(EXERCISE 1): List every street address with a house number that appears in the article on William Wurster in Pacific Heights.
(EXERCISE 2): Carry on the article about William Wurster's Pacific Heights houses, starting after its final sentence.

(PASSAGE FOR REVIEW):

Serenely Modern: William Wurster in Pacific Heights

Photographs of William Wurster’s neighborhood homes by Shayne Watson

LANDMARKS | BRIDGET MALEY

In a prolific five-year period between 1937 and 1941, one of California’s premiere Modernist architects, William Wilson Wurster, designed several important houses in Pacific Heights.

Drawing on an established reputation as a residential designer, Wurster crafted these homes for urban living. However, each takes advantage of its distinctive site to include an outdoor room or significant garden space, sometimes designed by Wurster’s long-time collaborator, landscape architect Thomas Church.

Much has been written about Wurster, who was raised in Stockton and educated at UC Berkeley. In 1922, a year-long European sojourn took him away from California, broadening his cultural and architectural perspectives. Upon his return in 1923, Wurster in joined New York’s Delano and Holmes, a firm that today would be labeled “high-end” residential.

Wurster’s stay in New York was short-lived, and a year later he returned to California and opened a practice in Berkeley. Several key commissions followed for well-connected members of Bay Area social circles. A number of projects adjacent to the Pasatiempo County Club, a highly publicized project near Santa Cruz, furthered Wurster’s emerging reputation and afforded him the opportunity to work with Church. These early projects are bookended by the famous Gregory Farmhouse in Scott’s Valley (1927) and the Clark House (1937), which appears to rise out of the sand on an Aptos beach.

The home at 2600 Pacific is set back from the street and wrapped around a front garden.

In 1936, Mortimer Fleishhacker Jr. hired Wurster to design a house at 2600 Pacific Avenue, on the northwest corner of Pacific and Pierce. Fleishhacker, a manufacturer of household chemicals as well as a lumber and coal man, had grown up down the street at 2418 Pacific. He also spent many of his formative years at the family’s Woodside country estate, Green Gables (1911), designed by noted architect brothers Greene and Greene. Wurster had completed a house for Fleishhacker’s sister and her husband, Eleanor and Leon Sloss, on the Green Gables property in 1930.

The house Wurster designed at 2600 Pacific is an L-shaped, two-story, whitewashed brick dwelling. Set back from the street and wrapped around a front garden, the house is enclosed with alternating brick walls and high hedges. By bringing the garden forward on the lot, Wurster captured extra space for the house and garage, which are nestled into the hill, and also took advantage of the sunny southern exposure.

Wurster designed a corner home for Frank and Martha Gerbode at 2560 Divisadero.

In 1939, Wurster secured two more important residential commissions in the neighborhood. The first was an elegant corner home for Frank and Martha Gerbode at 2560 Divisadero Street, at Broadway, just two blocks from the Fleishhacker residence. For this project, Wurster inverted the L-shaped plan so that the garden was behind the house. The terraced outdoor space framed distant city and bay views. The garden incorporated a remnant stone wall from the elaborate mansion of A.D. Moore that once occupied a large portion of the block. Wurster placed the entry right at the corner with a dramatic hall and circular stair along the north elevation and a rounded bay and a large second story window lighting the hall and stair. While thoroughly Modern, the use of red brick created a more traditional exterior appearance.

(Short descriptive captions):

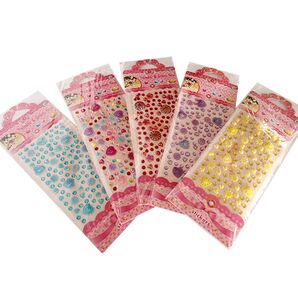 наліпки 27 х 10,5 см ZC802 84-8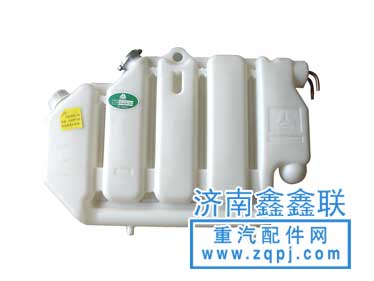 AZ9112530388,膨脹水箱,濟南鑫鑫聯(lián)汽車零部件有限公司
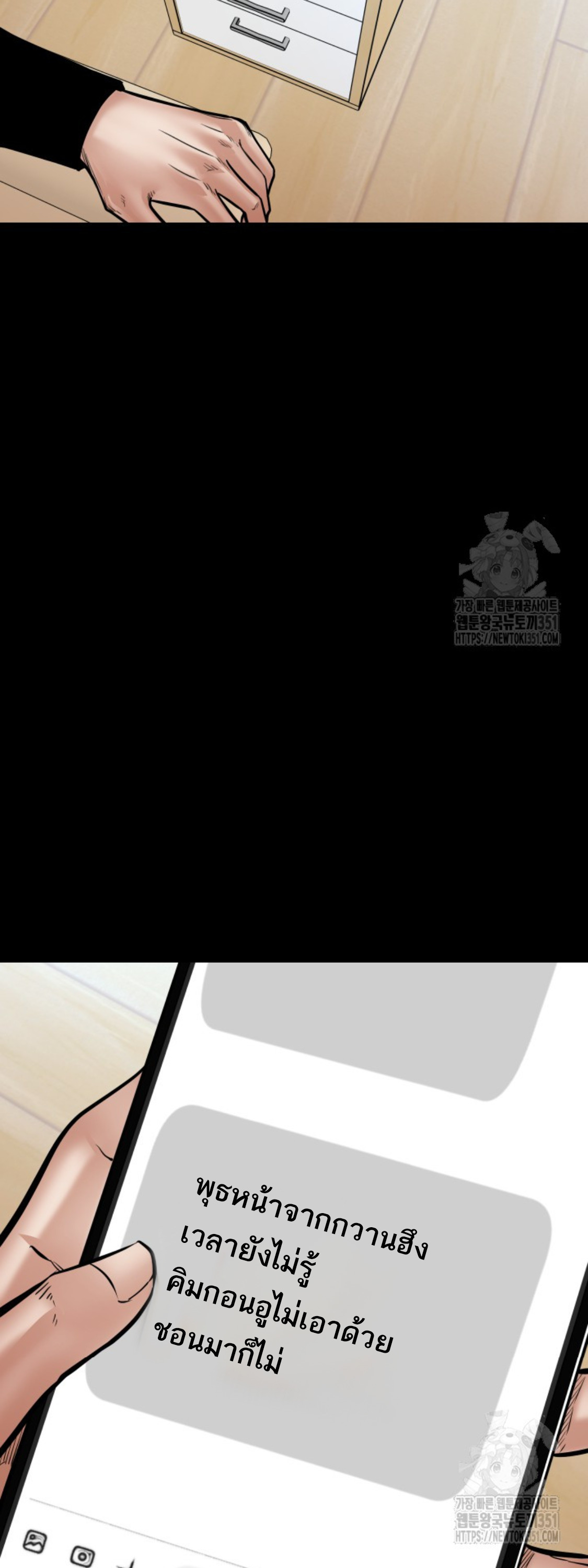 Blade of Retribution ดาบแห่งการลงทัณฑ์ ตอนที่ 32 page 46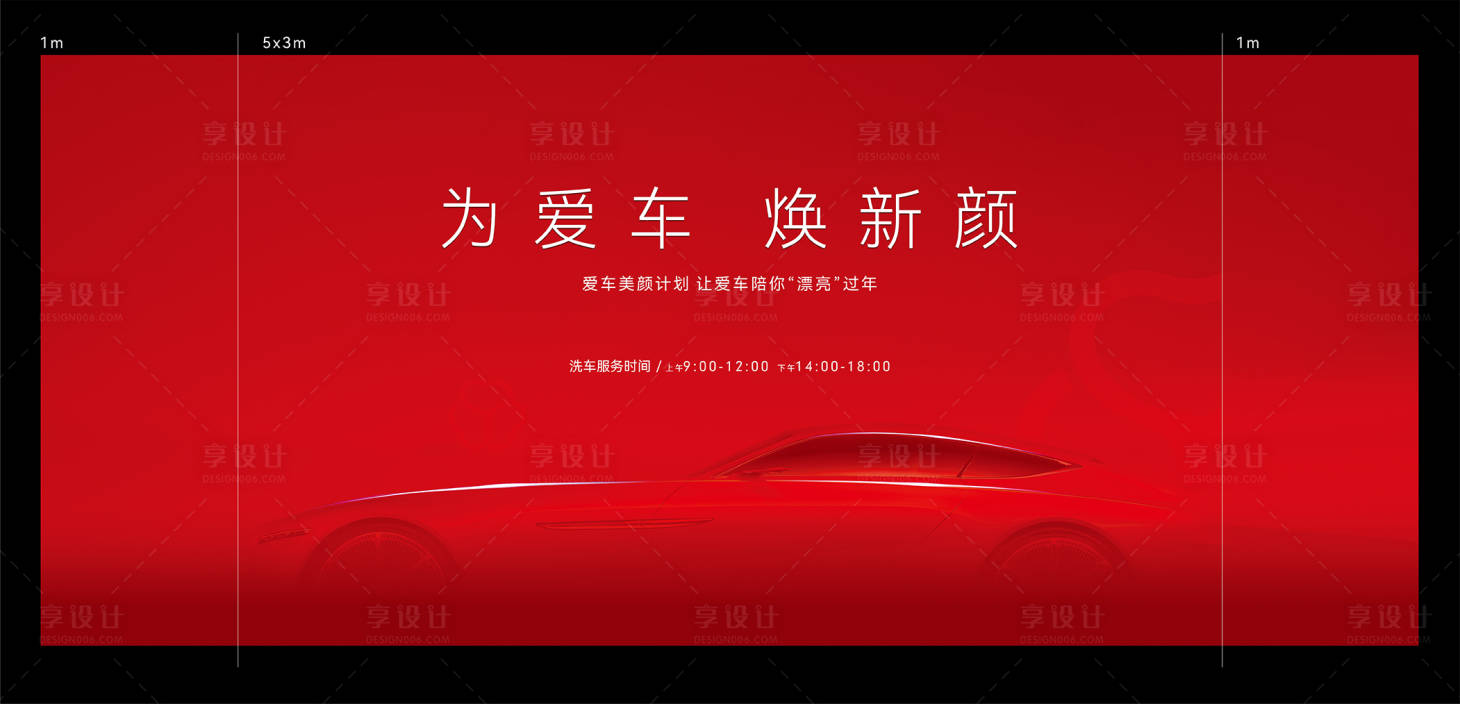 源文件下載【享設(shè)計(jì)】搜索編號(hào)：28130014701181327【洗車(chē)】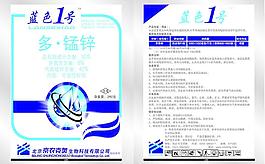 農(nóng)藥包裝圖片
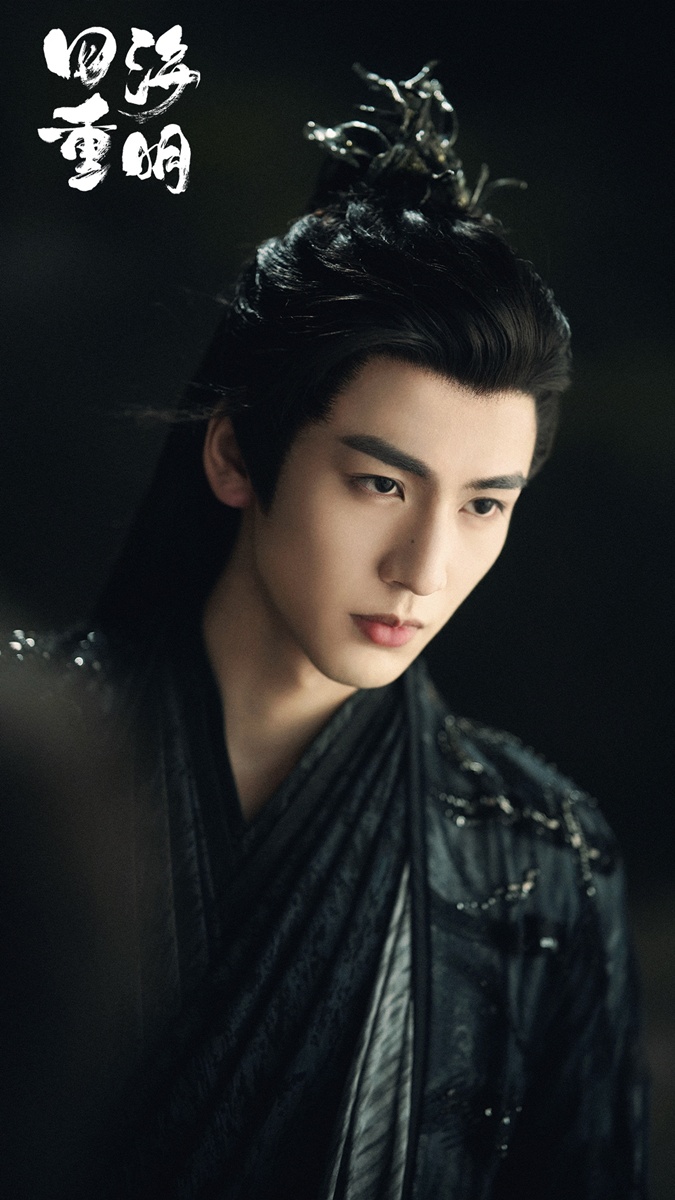 จางหลิงเฮ่อ- Zhang Linghe -  张凌赫-  Love's Rebellion เทพบุตรจุติมารัก 四海重明 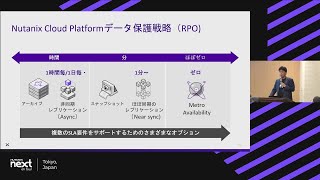 ミッションクリティカルシステムの最適運用を Nutanix Cloud Platformで実現 | .NEXT On Tour Tokyo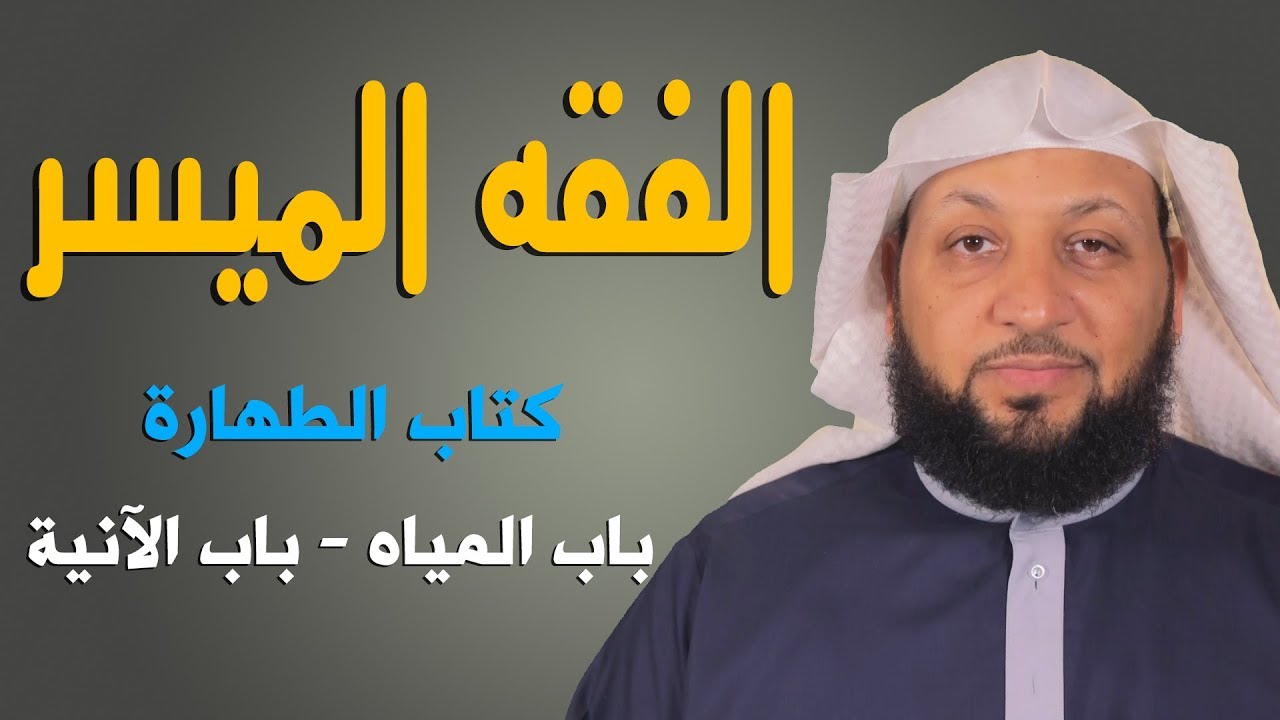 ((الفقه الميسر 1 )) باب المياه - باب الآنية / ياسر سلامة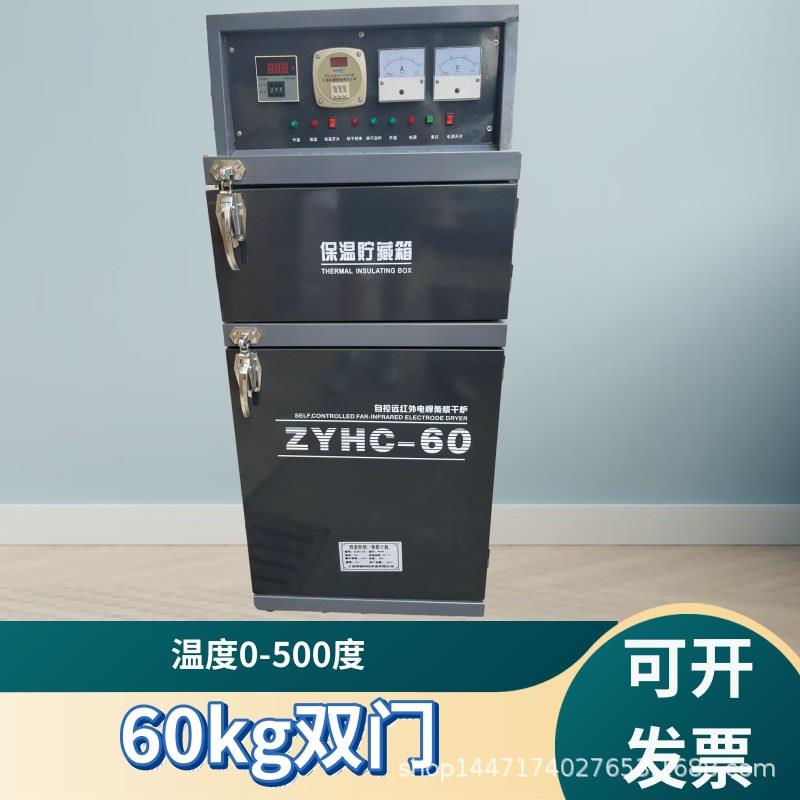 电焊条烘箱ZYH-60自动自控远红外电焊条烘干箱炉60KG工业焊条烤箱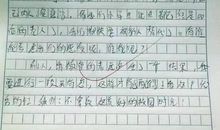 微笑的瞬间作文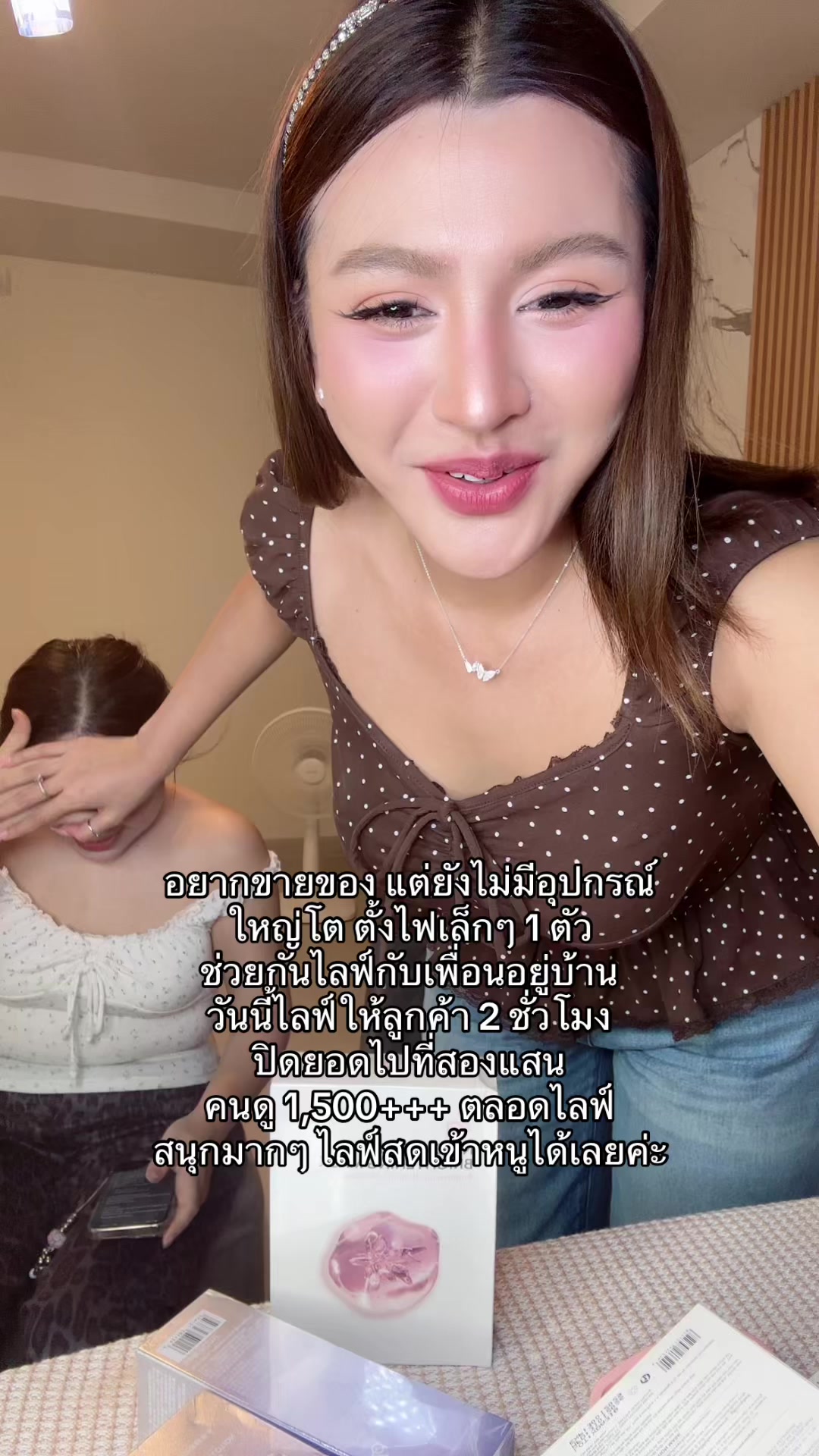 @Janthiny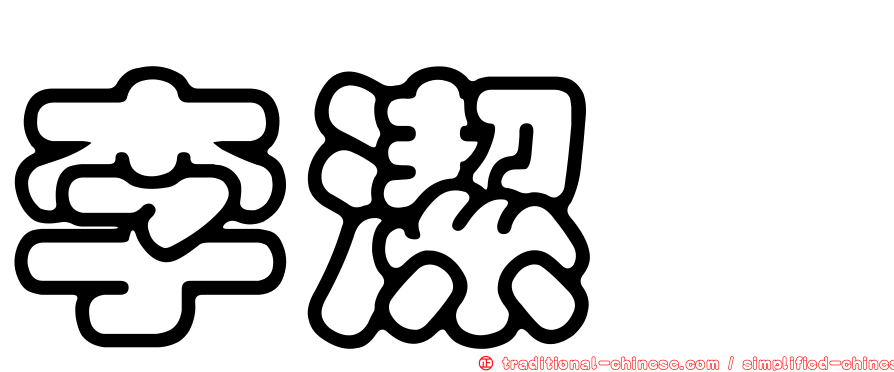 李潔瀅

(WRITTEN REPLY 1):
2600 Pacific Avenue
2418 Pacific
2560 Divisadero Street

(WRITTEN REPLY 2):
The Gerbodes and the Wursters — including Wurster’s wife Catherine Bauer, a housing advocate — became lifelong friends. Frank Gerbode was a well-known cardiologist. Martha Gerbode established the Wallace Alexander Gerbode Foundation, named in honor of their young son, who died in a car accident. She recalled that during the 1945 United Nations conference, the Soviet consulate was located across the street. The Gerbodes housed two men from the U. S. Office of Strategic Services in a large basement room so that they could “keep an eye on” the Russians.

At 2666 Broadway, Wurster put the garage and a small apartment at the front.

Also in 1939, Wurster designed a house for Chace and Esther Grover at 2666 Broadway, diagonally across the street from the Gerbodes’ house. Adjacent to Normandie Terrace, which had remained undeveloped until the mid-1930s, the Grover house occupies a small, mid-block, 25-foot-wide lot. By placing the garage and a small apartment at the lot front, Wurster took advantage of the slope to build a narrow, stacked, three-story main residence at the rear of the parcel. A Thomas Church garden, with a kidney-shaped lawn, separates the two structures, accessible through an entry at the west front of the garage. While an article in the July 1943 issue of Architectural Forum commented that the facade was bland, the critic noted that behind it was a house of hidden charms. This was surely a reference to the curved interior stairway leading to the spectacular third floor living room space, with a deck and solarium affording monumental bay views.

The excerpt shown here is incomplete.